People have a tendency to get very excited about the prospect of their website design. Usually, the idea that they get to see their name up there in lights can blind them to some of the other aspects of creating or redesigning their website (or indeed, any other piece of marketing material they may be commissioning). I’ve had clients who, went sent through the draft copy for their website, have simply replied ‘I’m sure it’s fine, but can we make these changes to the design’. It was fine, but that’s not the point. The point is that your website copy should be more than just an afterthought. It’s actually really important.
So lets break it down; there are essentially 4 kinds of websites.

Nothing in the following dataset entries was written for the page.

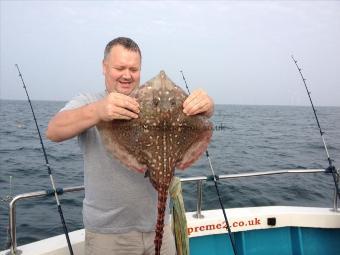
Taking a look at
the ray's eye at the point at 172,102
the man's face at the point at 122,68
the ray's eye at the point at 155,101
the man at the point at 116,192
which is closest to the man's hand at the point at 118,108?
the ray's eye at the point at 155,101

1. Websites that look bad and sound bad
Image by Sly Stallone
“I want to book Sylvester Stallone for my next speaking engagement”, said no one, ever (in all fairness to Stallone, he might have something interesting to say, unfortunately no one can understand him). Websites that are poorly designed and filled with bad content are essentially the digital version of Sylvester Stallone. No one is quite sure what’s going on, and they can’t really understand what it is you’re trying to tell them. And that’s not a good look for your business. Consumers visiting your website don’t want to leave with the same understanding of what you do and how to get in touch with you as they had when they went in. They want something informative and easy to navigate. After all, they’ve come to you website because they’re interested in what you do. Don’t make a bad first impression.
2. Websites that look good but don’t really have anything to say
Image by Caite Upton
Pick a contestant, any contestant. I’ll pick Caitlin Upton, South Carolina’s entrant into the Miss Teen U.S.A. Pageant in 2007. When asked why she believed a fifth of Americans couldn’t point out the United States on a map, she responded’ “I personally believe that U.S. Americans are unable to do so because, uh, some, uh, people out there in our nation don’t have maps”. She makes a pretty convincing case for websites that have good design, but poor content. When your website gets a visitor it doesn’t matter how good the design is, if your website is filled with inane, uninformative content, then those visitors are going to bounce. Not only that, but your search engine results will suffer. If your content isn’t clear, easy-to-read, and most importantly relevant, then Google is going to drop you.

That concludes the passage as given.